Rezension

Spannend wie ein Krimi

Afghanistans verborgene Töchter - Jenny Nordberg

Afghanistans verborgene Töchter
von Jenny Nordberg

Bewertet mit 5 Sternen

Diese Reportage ist zwischen 2009 und 2014 in Afghanistans entstanden und führt uns in eine Zeit, die ans Mittelalter erinnert.

Aufgerollt an der Geschichte von Azita, die es bis zur Abgeordneten in Kabul gebracht hat, erzählt uns Jenny Nordberg in diesem Buch von afghanischen Frauenschicksalen. Sie führt uns in eine völlig fremde Kultur ein und ich hatte beim Lesen das Gefühl, mich plötzlich im Mittelalter zu befinden. Mädchen gelten in diesem Land oft als „dumm von Geburt“ und auf Seite 64 steht, dass Frauen „nicht vernunftbegabt“ sind und daher „einem Tier gleich kommen“.

„In Afghanistan muss man sein Inneres abtöten und sich an die Gesellschaft anpassen. Nur so kann man überleben“ (Seite 88).

Die einzige Aufgabe von Frauen ist das Gebären vieler Nachkommen  („alles vor der Pubertät dient nur der Vorbereitung auf die Fortpflanzung“ - Seite 42) und Töchter gelten weniger als Söhne. Familien mit vielen Mädchen und keinem Sohn kommen ins gesellschaftliche Abseits, werden denunziert. Um dieser Brandmarkung zu entgehen, wird eines der Mädchen in Jungenkleider gesteckt und bekommt all die Freiheiten der männlichen Nachkommen. Sie dürfen unbeschwert draußen spielen, Sport treiben, andere offen anschauen und lernen, sich ungehindert durch Konventionen in der Gesellschaft zu bewegen. Erst mit Beginn der Pubertät werden diese basha posh zurückverwandelt und müssen sich dann ins Haus zurückziehen, um ihren weiblichen Charakter zu entwickeln.

Die Autorin hat sich mit unterschiedlichen Altersgruppen unterhalten. Während sie kleine Wildfänge nur von außen beobachtete, erfuhr sie von Jugendlichen, die sich weigerten, zu Mädchen zu werden. Zahra möchte beispielsweise nie eine afghanische Frau werden. „Das sind Bürger zweiter Klasse“, erklärt sie, „immer an die Männer gebunden und von ihnen beherrscht.“ Manche dieser basha posh müssen, wenn sie von den Eltern verheiratet werden, sehr mühsam das Frausein lernen. So wie Shukria, die plötzlich nur noch in Burka auf die Straße darf, aber dennoch wegen ihrer guten Ausbildung als Krankenschwester den Unterhalt der Familie bestreitet. Nader dagegen hat es geschafft, auch als 35jährige noch „frei“ zu sein. Heiraten will sie nicht: „Ich will in kein Gefängnis“ (Seite 252).

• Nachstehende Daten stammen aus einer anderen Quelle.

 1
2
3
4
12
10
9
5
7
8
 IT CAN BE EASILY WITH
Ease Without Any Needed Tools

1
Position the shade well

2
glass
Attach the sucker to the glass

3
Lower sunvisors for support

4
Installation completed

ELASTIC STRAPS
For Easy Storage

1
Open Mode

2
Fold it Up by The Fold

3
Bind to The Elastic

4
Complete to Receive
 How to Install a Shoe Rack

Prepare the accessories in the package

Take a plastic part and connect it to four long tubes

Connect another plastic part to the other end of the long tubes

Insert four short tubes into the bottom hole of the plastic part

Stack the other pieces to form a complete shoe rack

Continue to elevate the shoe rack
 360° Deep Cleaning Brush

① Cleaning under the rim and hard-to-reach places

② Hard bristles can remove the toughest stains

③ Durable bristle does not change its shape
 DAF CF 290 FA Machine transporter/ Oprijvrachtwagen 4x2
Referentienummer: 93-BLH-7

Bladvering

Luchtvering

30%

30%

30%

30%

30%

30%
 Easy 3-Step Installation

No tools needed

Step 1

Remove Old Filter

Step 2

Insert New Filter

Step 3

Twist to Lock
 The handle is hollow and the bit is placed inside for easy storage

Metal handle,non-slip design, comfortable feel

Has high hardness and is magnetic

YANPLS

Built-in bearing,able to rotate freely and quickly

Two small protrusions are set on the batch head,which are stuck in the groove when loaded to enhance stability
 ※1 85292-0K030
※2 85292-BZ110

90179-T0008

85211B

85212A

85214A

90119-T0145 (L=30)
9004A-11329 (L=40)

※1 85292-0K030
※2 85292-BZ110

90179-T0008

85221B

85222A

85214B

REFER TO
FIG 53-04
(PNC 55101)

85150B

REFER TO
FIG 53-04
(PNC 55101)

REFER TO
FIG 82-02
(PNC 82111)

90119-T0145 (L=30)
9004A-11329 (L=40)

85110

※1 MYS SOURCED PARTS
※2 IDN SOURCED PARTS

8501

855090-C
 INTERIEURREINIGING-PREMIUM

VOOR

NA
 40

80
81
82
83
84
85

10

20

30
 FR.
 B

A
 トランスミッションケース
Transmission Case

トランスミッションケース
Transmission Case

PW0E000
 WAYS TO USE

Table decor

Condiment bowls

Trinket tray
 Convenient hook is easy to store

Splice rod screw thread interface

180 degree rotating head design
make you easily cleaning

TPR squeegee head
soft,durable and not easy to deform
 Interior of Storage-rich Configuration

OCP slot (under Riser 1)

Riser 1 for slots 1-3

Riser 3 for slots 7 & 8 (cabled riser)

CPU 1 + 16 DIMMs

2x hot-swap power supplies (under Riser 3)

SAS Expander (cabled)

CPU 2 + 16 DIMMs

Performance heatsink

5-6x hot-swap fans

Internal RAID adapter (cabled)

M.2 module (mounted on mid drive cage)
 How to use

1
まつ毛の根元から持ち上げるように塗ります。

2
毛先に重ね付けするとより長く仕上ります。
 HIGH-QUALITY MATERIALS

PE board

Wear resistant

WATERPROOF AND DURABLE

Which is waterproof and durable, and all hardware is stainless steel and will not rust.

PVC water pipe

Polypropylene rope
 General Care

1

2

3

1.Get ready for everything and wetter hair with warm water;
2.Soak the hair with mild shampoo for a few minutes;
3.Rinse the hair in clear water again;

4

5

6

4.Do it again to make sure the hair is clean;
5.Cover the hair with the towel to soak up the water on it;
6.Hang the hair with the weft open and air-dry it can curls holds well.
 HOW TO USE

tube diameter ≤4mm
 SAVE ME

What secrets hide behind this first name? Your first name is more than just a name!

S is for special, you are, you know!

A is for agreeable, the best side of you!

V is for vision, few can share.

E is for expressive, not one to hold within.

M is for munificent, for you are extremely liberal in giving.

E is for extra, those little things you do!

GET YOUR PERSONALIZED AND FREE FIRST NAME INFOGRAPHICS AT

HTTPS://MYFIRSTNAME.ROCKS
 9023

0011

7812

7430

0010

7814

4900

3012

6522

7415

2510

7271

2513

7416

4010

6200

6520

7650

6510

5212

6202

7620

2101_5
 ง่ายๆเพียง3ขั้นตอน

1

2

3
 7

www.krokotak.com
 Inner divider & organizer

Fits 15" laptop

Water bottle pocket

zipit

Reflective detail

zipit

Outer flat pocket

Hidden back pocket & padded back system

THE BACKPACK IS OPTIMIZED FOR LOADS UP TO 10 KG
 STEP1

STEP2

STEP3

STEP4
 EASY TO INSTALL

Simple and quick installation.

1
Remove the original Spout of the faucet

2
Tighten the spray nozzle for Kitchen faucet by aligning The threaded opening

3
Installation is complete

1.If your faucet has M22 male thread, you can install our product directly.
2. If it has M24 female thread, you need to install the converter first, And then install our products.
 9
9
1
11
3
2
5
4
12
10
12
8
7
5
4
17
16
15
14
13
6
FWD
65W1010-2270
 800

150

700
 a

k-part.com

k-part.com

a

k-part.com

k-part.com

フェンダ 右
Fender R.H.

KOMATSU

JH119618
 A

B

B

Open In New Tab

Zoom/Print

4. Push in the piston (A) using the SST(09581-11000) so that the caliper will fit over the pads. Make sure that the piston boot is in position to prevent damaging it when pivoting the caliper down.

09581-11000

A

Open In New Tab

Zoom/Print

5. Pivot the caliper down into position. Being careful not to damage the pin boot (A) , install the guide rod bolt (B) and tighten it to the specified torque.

Dank gründlicher Recherche und dem Versuch einer Analyse von allgemeinen Unterschieden zwischen Mann und Frau ist der Autorin ein umfassendes Werk gelungen. Sie hat das Phänomen geschichtlich und geografisch aufgegriffen und erklärt, warum in Ländern mit strenger Geschlechtertrennung Frauen der Weg zur Bildung verwehrt wird. 

Dieses Buch hat mich tief beeindruckt. Anfangs konnte ich nur kleine Abschnitte verdauen, doch ab etwa der Hälfte las ich es wie einen spannenden Krimi. Ich habe sehr viel neues über eine mir völlig fremde Kultur erfahren und möchte es nicht nur Frauen ans Herz legen, die mit ihrem Leben unzufrieden sind.